Dalam lingkup yang lebih luas ini juga sekaligus menjadi ruang konsolidasi, untuk mendesak segala bentuk aturan yang ingin hadirkan harus pamit sehormat-hormatnya terhadap kekuasaan rakyat.
Alih-alih membiasakan tradisi keberulangan, obrolan tentang model kekuasaan rakyat harus dipikirkan secara bersama di dalam ruang diskursus. Hingga hari ini, kita harus latihan berani untuk mengatakan “tidak” pada segala bentuk yang usang. Sebelum artikel pemantik ini berakhir: apa model kekuasaan rakyat yang baru cocok untuk Indonesia?

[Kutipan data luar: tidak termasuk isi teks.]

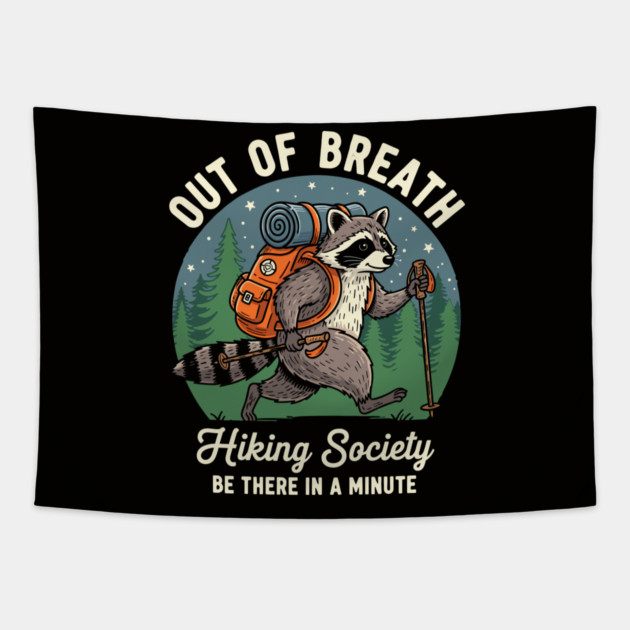 Out of Breath Hiking Society Tapestry by enrynz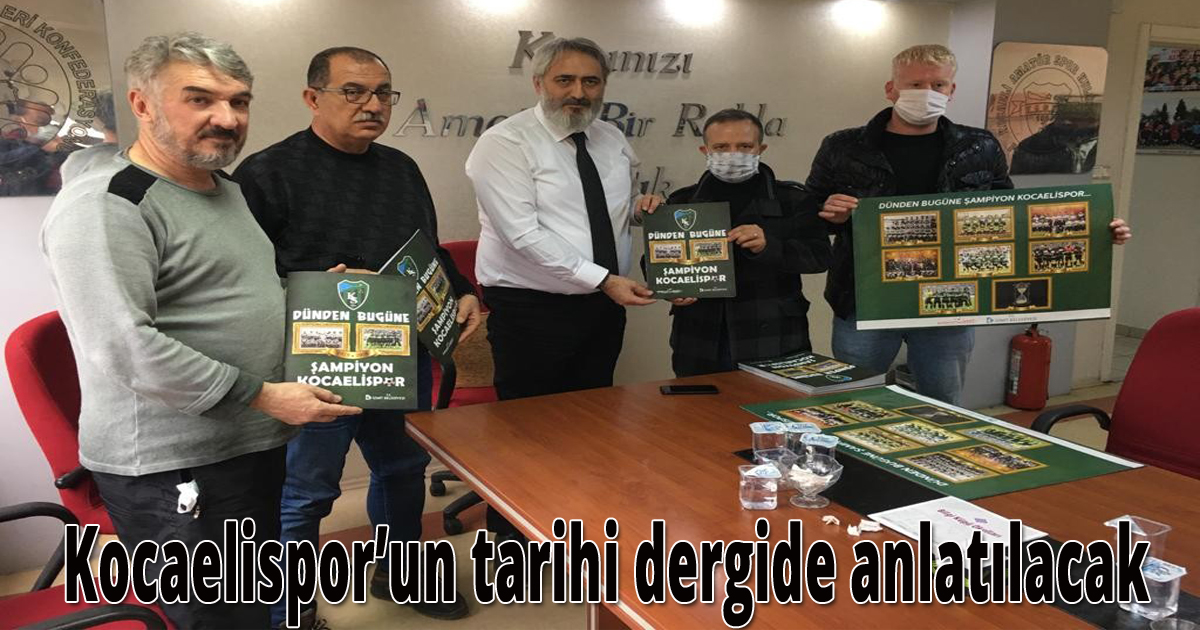 Kocaelispor’un tarihi dergide anlatılacak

Ibaratnya, Indonesia digambarkan sebagai bentuk piramida kekuasaan, yang sudah saatnya kita jungkir balikkan secara bersama-sama. Ke depan, urusan kita bakalan berhadapan dengan rezim pengintai melalui RUU Polri yang akan masuk ke dalam ranah privasi kita tanpa adanya sekat.
Kita harus punya suara, kita harus menolak dan untuk tidak terjebak dengan misi mereka dalam memecah konsentrasi kita harus hadir didalam setiap agenda pengambilan aturan.
Mungkin, melanjutkan tawaran politik radikal oleh Gejayan Memanggil melalui gerakan mosi tidak percaya dan bangun dewan rakyat. Referendum kebijakan adalah opsi langkah mendelegitimasi karena mosi tidak percaya harus dimanifestasikan dengan memutus kuasa yang tidak terkontrol.
Tidak ada jalan lain jika kita sendiri tidak bisa memilih dan berkehendak atas isi kepala kita.
Satu orang, satu suara! Setiap hari!